→ **PROMPT A**
According to the passage on the inner ear, what does the cochlea's appearance resemble?
→ **PROMPT B**
Write the next part of the passage on the inner ear, continuing after its last sentence.

TEXT PROVIDED section start

The inner ear is liquid filled a portion of the human hearing system that provides the framework for the transmission of the stimulation of nerve impulses from the outer ear to the brain. This configuration helps to establish the mechanism for the components of the inner ear to receive the vibrations that are passed from the outer ear to the middle ear and finally to the inner region, where the nerve endings process and transmit the data to the brain.
Inner ears are composed of two main parts. The cochlea is the portion concerned mainly with the sense of hearing. Cochleae have an appearance that is somewhat like that of a small snail, and are coated with a layer of small hair cells that sense the sounds received and transmit the signals to the auditory nerve system that in turn forward the data on to the brain.
The second major component of the inner ear is known as the labyrinth. Unlike the cochlea, the labyrinth is more concerned with helping to maintain a proper sense of balance. In appearance, the labyrinth is somewhat like that of semicircular canals that help to acclimate the balance as outside conditions change.

TEXT PROVIDED section end
INFORMATION SHOWN section start

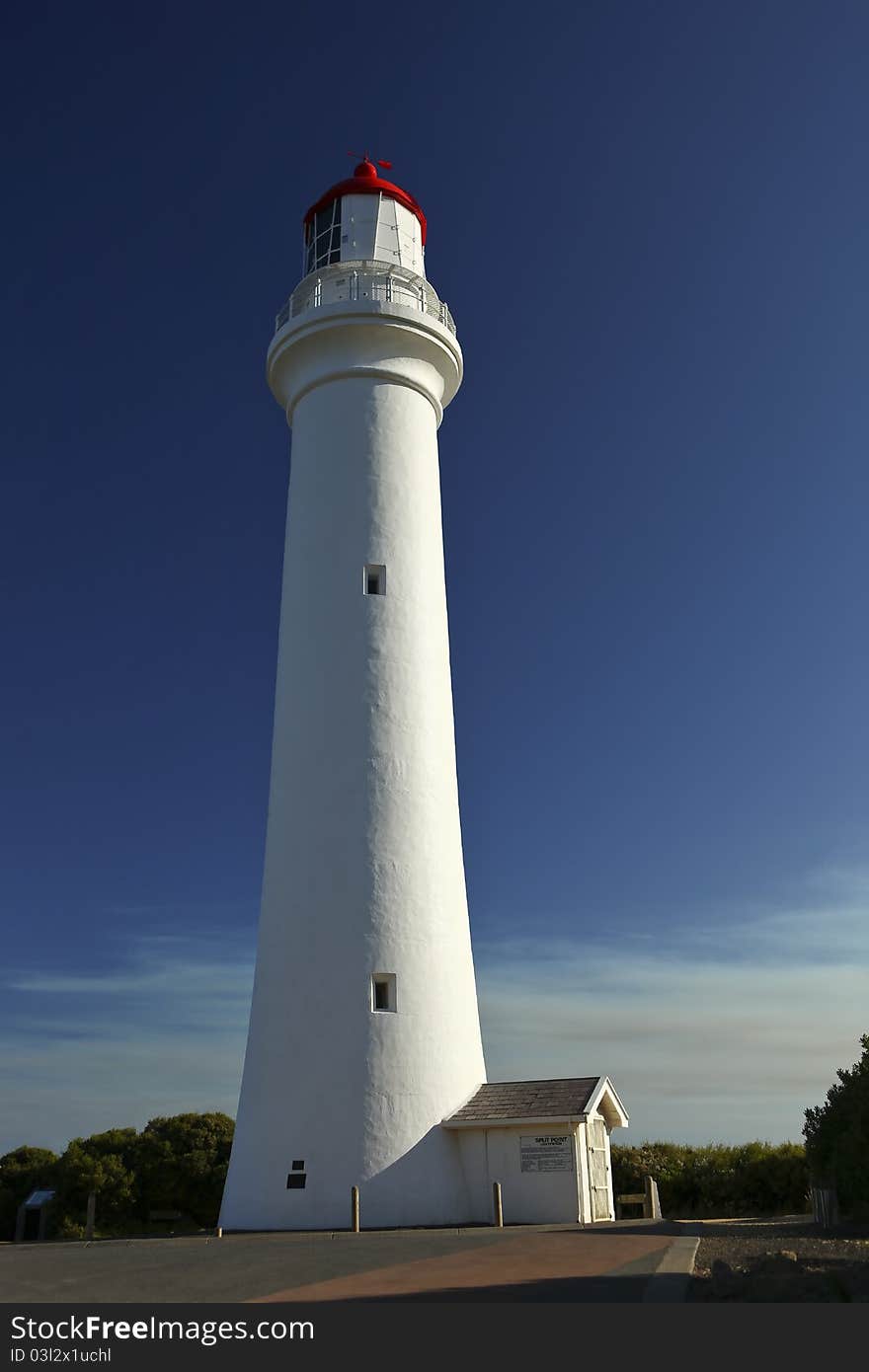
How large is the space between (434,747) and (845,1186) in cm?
1170

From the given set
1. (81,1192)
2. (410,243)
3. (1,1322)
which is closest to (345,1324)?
(1,1322)

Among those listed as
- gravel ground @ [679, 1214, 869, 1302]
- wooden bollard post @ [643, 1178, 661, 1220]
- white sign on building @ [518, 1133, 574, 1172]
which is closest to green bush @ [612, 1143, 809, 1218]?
wooden bollard post @ [643, 1178, 661, 1220]

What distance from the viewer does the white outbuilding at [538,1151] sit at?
21609 mm

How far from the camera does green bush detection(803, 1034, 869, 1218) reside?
57.2ft

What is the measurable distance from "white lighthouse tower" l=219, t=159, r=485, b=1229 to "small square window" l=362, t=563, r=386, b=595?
0.04 meters

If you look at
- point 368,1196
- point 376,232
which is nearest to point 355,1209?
point 368,1196

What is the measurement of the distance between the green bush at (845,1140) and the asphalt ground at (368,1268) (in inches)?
119

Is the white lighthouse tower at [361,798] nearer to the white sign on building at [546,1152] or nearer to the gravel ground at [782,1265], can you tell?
the white sign on building at [546,1152]

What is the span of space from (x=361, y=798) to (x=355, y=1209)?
7834 millimetres

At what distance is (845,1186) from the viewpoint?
18.0m

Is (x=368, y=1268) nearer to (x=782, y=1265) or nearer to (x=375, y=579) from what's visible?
(x=782, y=1265)

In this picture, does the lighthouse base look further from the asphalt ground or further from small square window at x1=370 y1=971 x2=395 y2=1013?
small square window at x1=370 y1=971 x2=395 y2=1013

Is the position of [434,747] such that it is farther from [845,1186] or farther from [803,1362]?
[803,1362]

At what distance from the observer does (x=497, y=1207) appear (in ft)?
70.3
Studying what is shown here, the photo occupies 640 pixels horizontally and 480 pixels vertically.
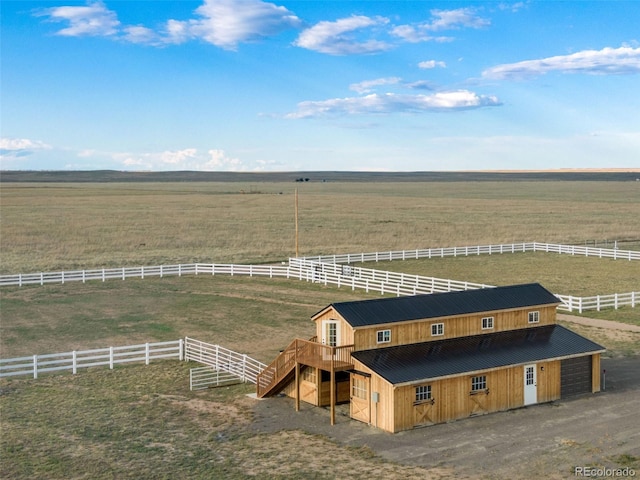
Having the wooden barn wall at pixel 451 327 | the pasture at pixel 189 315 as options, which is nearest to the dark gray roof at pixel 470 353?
the wooden barn wall at pixel 451 327

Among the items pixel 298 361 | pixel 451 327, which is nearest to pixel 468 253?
pixel 451 327

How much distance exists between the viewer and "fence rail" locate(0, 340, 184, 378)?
28.0 metres

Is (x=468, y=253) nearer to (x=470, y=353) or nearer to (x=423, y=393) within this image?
(x=470, y=353)

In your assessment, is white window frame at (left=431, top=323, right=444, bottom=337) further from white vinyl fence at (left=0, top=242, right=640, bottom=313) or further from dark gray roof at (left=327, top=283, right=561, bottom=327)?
white vinyl fence at (left=0, top=242, right=640, bottom=313)

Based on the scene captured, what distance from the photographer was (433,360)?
23406mm

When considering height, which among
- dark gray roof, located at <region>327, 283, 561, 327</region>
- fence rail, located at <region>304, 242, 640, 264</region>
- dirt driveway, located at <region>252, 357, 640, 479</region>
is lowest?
dirt driveway, located at <region>252, 357, 640, 479</region>

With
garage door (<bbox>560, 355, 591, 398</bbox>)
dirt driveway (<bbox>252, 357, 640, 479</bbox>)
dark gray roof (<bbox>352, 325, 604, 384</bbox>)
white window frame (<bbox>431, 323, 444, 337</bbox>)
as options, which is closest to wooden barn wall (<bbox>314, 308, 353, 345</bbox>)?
dark gray roof (<bbox>352, 325, 604, 384</bbox>)

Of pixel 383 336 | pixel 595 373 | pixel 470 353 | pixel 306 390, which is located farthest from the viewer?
pixel 595 373

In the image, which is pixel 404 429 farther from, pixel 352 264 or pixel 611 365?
pixel 352 264

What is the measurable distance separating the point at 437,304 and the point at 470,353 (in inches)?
86.2

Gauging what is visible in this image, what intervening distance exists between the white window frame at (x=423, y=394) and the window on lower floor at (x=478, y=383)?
164 cm

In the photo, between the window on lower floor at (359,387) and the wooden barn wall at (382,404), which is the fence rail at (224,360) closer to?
the window on lower floor at (359,387)

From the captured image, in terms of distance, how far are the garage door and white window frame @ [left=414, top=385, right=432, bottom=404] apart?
5640 mm

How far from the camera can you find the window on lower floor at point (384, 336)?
78.6 feet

INFORMATION SHOWN section end

→ **EXERCISE RESPONSE A**
A small snail.

→ **EXERCISE RESPONSE B**
Located in the temporal bone, the inner ear controls how the brain reacts to various types of stimuli. This includes the assimilation of sound waves and producing the end effect that we think of as hearing, as well as adjusting the balancing of the body as the individual moves about, so that a sense of equilibrium is maintained. When the inner ear is damaged or impaired in some manner, a loss of hearing an inability to stand or walk properly is common.
Infections can temporarily impact the function of the inner ear. When the distress is the result of some type of bacterial invasion, medication will often help to clear up the infection and remove the source of the discomfort. However, trauma to the inner ear, such as in some type of accident, can lead to permanent damage. In the case of the cochlea, this may mean the insertion of an implant that will help to partially restore hearing ability.